A Frank Philosophy

26 Feb

After the Wildcats defeated Missouri 80-70 on Saturday afternoon, a reporter asked Kansas State coach Frank Martin to talk about his coaching style. Martin tilted his head to the side, wiped his hand across his face, and smiled, shaking his head.

“It is what it is, man,” he said with a laugh. Instead of leaving it at that, though, the coach went on to detail why he is so animated and hard-nosed in his instruction of the team, and the result was some interesting insight into why he does what he does. The following is what I took away from it.

1) He loves his job, and he quantifies the amount of that dedication by reminding everyone that he has been coaching for 26 years. As he himself says, he is an emotional guy, and he wants those surrounding him to have the same kind of fervor and enthusiasm for what they are doing.

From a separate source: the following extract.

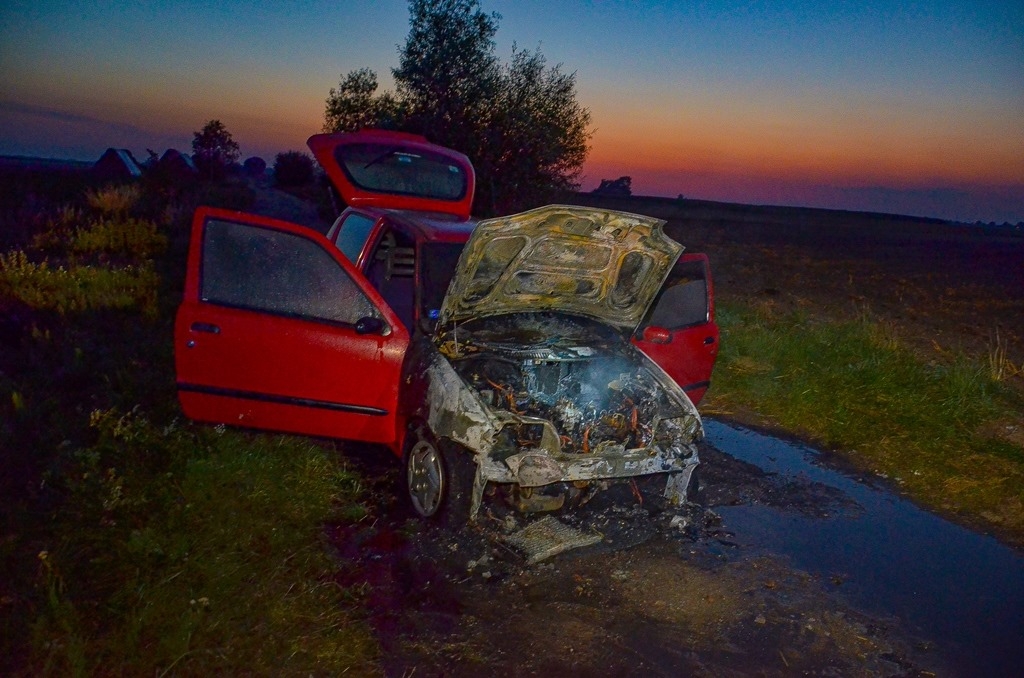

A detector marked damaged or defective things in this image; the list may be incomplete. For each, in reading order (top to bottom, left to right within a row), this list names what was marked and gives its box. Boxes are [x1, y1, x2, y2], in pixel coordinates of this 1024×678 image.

“I have unbelievable passion for what I do. I want people with me who have unbelievable passion for what they do.”

2) He is a teacher, and he is responsible for ensuring his players learn how to do things the right way consistently so they can build toward their potential and not make errors that, if continued, will be detrimental further down the road.

“We spend countless hours rehearsing what we’re supposed to do. Why do you think it is that I don’t get aggravated with Jacob very much, just like I didn’t get aggravated with Denis very much? Because they’ve been through it, they understand, so they don’t make the mistakes that cost you games. I’ve got a very young team right now. They need to understand that every possession is important. Every minute of every practice, they have an opportunity to get better, and I hold people accountable.”

3) He doesn’t let people off the hook for less than they are capable of. When he sees mistakes, he calls them, and he does it so they will be better off in the long run.

“I tell you what, I’ve got children. I want people like me to deal with my children when I’m not around. I don’t want people to make their life easy. I want somebody who’s going to hold my kids accountable and who’s going to demand that they do right – not every once in a while, every day.”

4) He doesn’t let outside advice dictate how he runs his program.

“I understand I don’t make people happy sometimes, but as long as my players, my bosses, my family believe in me, that’s what matters to me.”

Senior guard Jacob Pullen also offered some thoughts on the part of the coach people see on the sideline.

“There’s a method to every madness, and for his it’s really just understanding his passion for the game.”

Pullen continued that, unlike some other coaches, Martin does not sugarcoat facts to make players happy; he tells them what they need to know to become better. Having a coach like Frank, as Pullen calls him, makes the players grow up as people, not just as athletes.

With the improvement that these guys have made over the course of this season, I’d say there’s merit to that.